===== Rows
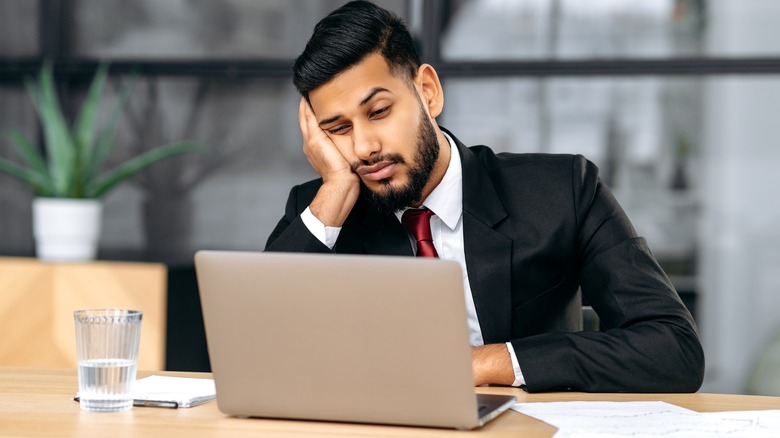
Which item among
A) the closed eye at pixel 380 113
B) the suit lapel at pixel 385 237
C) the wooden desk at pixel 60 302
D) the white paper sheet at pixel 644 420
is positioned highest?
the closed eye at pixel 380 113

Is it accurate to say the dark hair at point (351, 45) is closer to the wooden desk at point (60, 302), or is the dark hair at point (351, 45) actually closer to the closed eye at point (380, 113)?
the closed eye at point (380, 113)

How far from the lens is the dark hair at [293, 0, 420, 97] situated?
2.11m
==========
===== Rows
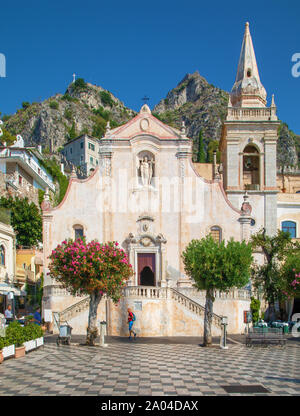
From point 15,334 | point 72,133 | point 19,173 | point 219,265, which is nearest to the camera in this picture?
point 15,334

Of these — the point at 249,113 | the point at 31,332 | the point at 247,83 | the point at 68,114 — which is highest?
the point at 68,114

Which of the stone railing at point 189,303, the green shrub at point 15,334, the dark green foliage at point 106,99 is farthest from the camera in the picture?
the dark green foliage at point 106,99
==========
Task statement: Show every line of the records above that contains the word "foliage".

Exercise result:
Which of the stone railing at point 189,303, the green shrub at point 15,334, the dark green foliage at point 106,99 is farthest from the camera in the picture?
the dark green foliage at point 106,99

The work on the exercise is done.